The burial place seemed to be pretty christian on that predominantely buddhist island. I also saw only two temples and one mosque on my route, but at least ten churches. Plus: tons of nativity sets. They literally lined the roads. Most of them elaborate, on a special platform, with real gras grown on it. And almost always the crib figurines had to climb up a steep road to baby Jesus. Would really like to know why.

crip 1


crip 2

And – being me – I had to read every sign I saw (most of the time I really could do so, because next to Singhala and Tamil they were also written in English). Most of them weren’t so different from what I knew. But the tsunami sign made me wonder: Where to go on a 15 kilometer long stretch of land, pancake flat and wedged between the sea and a lagoon?

crip 3

Also noteworthy: The canals the dutch built in this area – not that there already was enough water around. And instead of the random windmill, there’s always a palm tree in sight.

dutch canal



I also started to make contact with the animals that live in Sri Lanka. And I started to notice: There is alway something that flies around me, bites me, crawls over me, looks at me or flees from me.

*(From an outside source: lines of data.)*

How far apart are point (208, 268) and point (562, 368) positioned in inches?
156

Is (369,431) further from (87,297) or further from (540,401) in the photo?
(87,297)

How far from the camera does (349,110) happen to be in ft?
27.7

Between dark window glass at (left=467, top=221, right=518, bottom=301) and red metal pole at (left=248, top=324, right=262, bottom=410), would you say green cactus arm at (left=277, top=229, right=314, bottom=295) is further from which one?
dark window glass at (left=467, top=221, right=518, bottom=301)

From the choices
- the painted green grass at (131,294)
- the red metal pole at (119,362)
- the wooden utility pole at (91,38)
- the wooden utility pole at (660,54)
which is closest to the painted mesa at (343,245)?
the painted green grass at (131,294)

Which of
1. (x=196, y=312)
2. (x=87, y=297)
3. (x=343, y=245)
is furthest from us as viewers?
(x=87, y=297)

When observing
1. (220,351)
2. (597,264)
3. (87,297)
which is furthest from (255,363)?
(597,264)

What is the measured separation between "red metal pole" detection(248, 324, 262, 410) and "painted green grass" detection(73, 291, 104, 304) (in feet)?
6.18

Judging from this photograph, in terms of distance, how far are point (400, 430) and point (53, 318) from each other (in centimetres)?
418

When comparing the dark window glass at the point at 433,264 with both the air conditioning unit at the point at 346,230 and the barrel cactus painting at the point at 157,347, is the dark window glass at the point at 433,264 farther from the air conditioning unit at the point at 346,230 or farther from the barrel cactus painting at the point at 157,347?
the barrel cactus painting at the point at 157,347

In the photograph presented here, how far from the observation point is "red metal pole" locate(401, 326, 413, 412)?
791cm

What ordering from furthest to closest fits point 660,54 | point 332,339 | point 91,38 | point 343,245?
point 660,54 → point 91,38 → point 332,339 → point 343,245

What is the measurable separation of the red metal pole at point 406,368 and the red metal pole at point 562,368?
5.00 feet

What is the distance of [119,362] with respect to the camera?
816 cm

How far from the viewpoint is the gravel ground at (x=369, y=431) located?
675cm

No relaxation at the beach

My first “Happy New Year” went to the concierge. While people around me ignited fireworks, cheered and hugged or kissed each other, I filled in a lengthy form at this hotel somewhere in Sri Lanka. I wondered why they needed my date of birth, grumbled because I still didn’t know my passport number and scribbled a signature I barely recognised as mine, so angry have I been for not sitting somewhere nice at midnight.

I still had hopes the room overlooked a nice beach and I could listen for the next hours to the waves rolling in while drinking the whiskey I just had purchased in the Duty Free Shop. But instead of an isolated stretch of sand I found a major party location at the seafront – which I could only see when standing at the right point of my balcony.

So I fetched the bottle and went out on the sand. I managed to sit down so close to the waves that they nearly drowned out the cheap dance music from the three beach discos around me. Then I called up some dear people via skype – thankfully I had enough wits to buy a local SIM card at the airport.

But even though I was fully occupied with talking, groups of youngsters constantly came up to me and wanted to chat. And I’m not talking about some nice “hey, how are you” chat, but some “do you want to fuck with me” chat. They were annoying, persistent and intrusive. Even after several “no!”s and “go away!” from my side, they wouldn’t piss off.

“I want to be alone”, I told them. One guy replied: “So why did you come to Sri Lanka then?” Well, I started to ask me the same question. I just flew in from India, where I had intensly covered rapes, sexual violence and the protests against it. And here in Sri Lanka it didn’t seem to be better. In fact, I felt worse.

Three of them even touched me. One at the back, one at the thigh and one at the breasts. After doing so, they ran away, laughing and joking.